#### [Texte fourni]
B. LA FISCALITÉ ECOLOGIQUE
Comme la ministre de l'environnement l'avait souligné devant votre commission, le projet de loi de finances pour 1999 amorce la mise en place d'une " fiscalité écologique ". Cette " amorce " se traduit par un certain nombre de mesures ponctuelles -en particulier le début du rattrapage de la TIPP sur le gazole- mais aussi par une innovation d'une toute autre portée : la création de la taxe générale sur les activités polluantes, la TGAP.
1. La création de la TGAP
L'article 30 de la première partie du projet de loi de
finances propose d'instituer une " taxe générale sur les
activités polluantes " affectée au budget de l'Etat. Cette
taxe est présentée comme évolutive : comme l'indiquait
l'exposé des motifs de l'article, sa création s'inscrit en effet
"
dans la perspective d'une future " écotaxe "
européenne
".
Dans un avenir plus immédiat, Mme Dominique Voynet a mentionné
devant votre commission les concertations actuellement en cours pour substituer
la TGAP à tout ou partie des redevances perçues par les agences
de l'eau.
En 1999, toutefois, la TGAP ne se substituerait qu'aux taxes actuellement
perçues par l'ADEME.

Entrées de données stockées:
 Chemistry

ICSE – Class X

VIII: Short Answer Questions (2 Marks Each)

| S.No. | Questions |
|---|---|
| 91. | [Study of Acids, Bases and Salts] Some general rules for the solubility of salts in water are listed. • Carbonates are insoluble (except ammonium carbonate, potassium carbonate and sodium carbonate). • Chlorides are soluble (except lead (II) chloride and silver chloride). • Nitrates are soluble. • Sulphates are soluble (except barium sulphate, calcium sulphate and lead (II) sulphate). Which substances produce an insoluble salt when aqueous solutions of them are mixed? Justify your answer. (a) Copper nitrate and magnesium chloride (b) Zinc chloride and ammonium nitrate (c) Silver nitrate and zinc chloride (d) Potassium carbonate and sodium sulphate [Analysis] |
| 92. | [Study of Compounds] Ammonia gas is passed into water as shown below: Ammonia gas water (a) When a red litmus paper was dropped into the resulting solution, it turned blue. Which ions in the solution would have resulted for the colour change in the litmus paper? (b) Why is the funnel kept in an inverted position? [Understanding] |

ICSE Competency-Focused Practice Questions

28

---

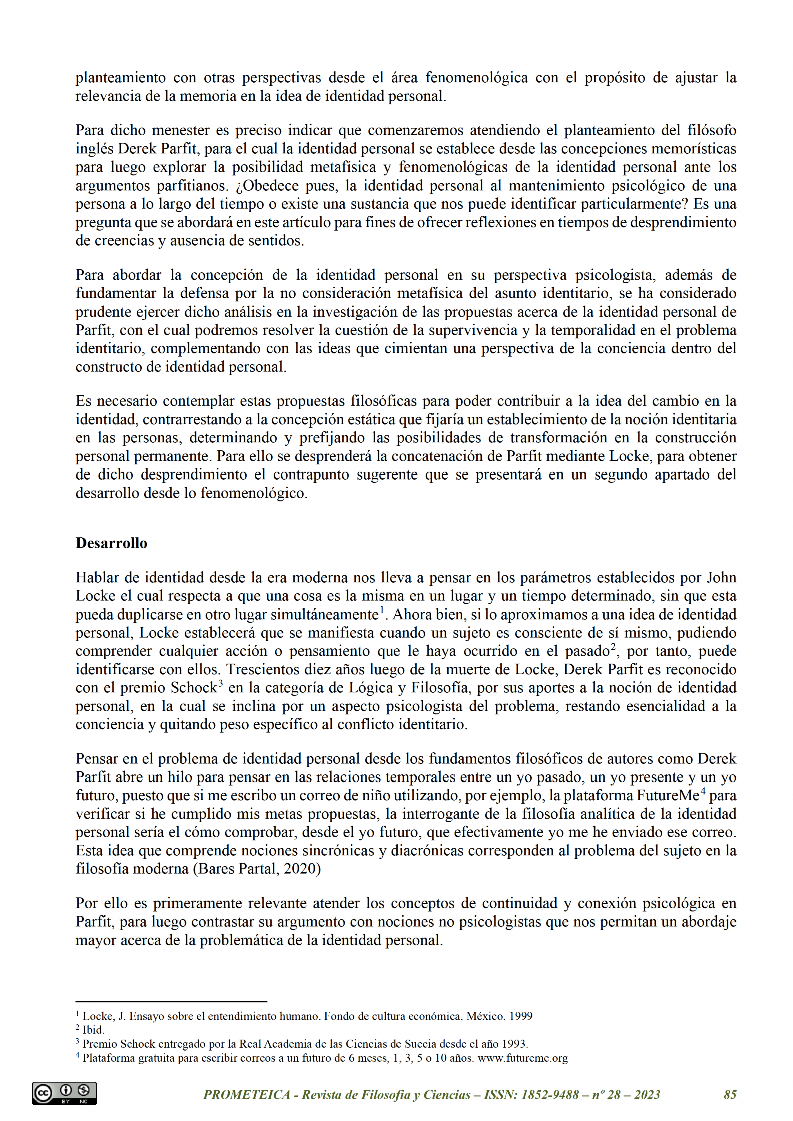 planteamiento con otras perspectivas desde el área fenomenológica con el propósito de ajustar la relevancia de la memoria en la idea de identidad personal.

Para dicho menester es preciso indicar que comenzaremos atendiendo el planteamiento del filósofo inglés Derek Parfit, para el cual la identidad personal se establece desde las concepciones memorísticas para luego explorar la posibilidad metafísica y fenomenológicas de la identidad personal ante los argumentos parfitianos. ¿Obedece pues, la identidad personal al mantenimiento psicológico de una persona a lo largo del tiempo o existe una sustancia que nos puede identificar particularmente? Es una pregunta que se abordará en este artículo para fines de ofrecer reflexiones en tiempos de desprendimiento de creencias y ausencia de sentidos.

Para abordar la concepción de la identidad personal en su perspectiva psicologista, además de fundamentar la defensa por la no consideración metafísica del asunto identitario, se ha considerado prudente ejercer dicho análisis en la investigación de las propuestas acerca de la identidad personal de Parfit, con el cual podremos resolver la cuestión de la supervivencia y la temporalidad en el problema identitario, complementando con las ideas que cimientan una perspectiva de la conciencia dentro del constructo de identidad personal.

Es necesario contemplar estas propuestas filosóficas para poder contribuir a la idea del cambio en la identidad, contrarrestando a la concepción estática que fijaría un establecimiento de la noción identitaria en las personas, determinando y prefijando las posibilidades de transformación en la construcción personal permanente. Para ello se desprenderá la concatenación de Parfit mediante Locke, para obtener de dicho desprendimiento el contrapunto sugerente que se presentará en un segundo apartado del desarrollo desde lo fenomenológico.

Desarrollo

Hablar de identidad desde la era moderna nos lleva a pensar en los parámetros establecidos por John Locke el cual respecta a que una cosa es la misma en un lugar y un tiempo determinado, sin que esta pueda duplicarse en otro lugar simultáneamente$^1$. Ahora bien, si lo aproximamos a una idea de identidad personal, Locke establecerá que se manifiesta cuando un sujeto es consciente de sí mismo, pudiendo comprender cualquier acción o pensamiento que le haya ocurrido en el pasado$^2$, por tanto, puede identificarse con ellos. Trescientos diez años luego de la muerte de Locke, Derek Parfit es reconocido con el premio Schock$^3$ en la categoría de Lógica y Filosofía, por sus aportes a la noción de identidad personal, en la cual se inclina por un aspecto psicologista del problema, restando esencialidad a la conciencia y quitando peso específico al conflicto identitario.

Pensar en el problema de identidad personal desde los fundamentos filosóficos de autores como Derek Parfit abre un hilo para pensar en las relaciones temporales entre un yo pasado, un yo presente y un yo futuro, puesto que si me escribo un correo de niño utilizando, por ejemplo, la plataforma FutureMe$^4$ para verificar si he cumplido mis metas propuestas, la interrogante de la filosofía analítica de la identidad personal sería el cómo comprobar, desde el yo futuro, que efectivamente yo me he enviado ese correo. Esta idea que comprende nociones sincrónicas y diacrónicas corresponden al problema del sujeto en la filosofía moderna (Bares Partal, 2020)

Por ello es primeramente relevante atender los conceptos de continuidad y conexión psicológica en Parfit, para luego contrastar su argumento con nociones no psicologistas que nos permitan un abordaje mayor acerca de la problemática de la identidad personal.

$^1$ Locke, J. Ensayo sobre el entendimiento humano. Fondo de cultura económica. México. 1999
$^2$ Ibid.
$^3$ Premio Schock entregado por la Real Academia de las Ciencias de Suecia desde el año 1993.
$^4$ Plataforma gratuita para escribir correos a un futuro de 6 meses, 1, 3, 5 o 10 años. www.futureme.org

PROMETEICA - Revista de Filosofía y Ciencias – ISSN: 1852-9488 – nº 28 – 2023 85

#### [Consigne 1]
Relevez tous les impôts, taxes ou redevances mentionnés dans le texte sur la fiscalité écologique.
#### [Consigne 2]
Dans le texte sur la fiscalité écologique, résumez sous forme de liste le paragraphe commençant par « Comme la ministre de l'environnement », en gardant ses faits essentiels.
#### [Consigne 3]
D'après le texte sur la fiscalité écologique, à quelles taxes la TGAP se substituerait-elle en 1999 ?

#### [Réponse attendue 1]
- La TIPP sur le gazole
- La taxe générale sur les activités polluantes (TGAP)
- La future « écotaxe » européenne
- Les redevances perçues par les agences de l'eau
- Les taxes actuellement perçues par l'ADEME

#### [Réponse attendue 2]
- Selon la ministre de l'environnement, devant la commission, le projet de loi de finances pour 1999 amorce la mise en place d'une « fiscalité écologique ».
- Cette amorce comprend des mesures ponctuelles, en particulier le début du rattrapage de la TIPP sur le gazole.
- Elle comprend aussi une innovation d'une tout autre portée : la création de la taxe générale sur les activités polluantes (TGAP).

#### [Réponse attendue 3]
Uniquement aux taxes actuellement perçues par l'ADEME.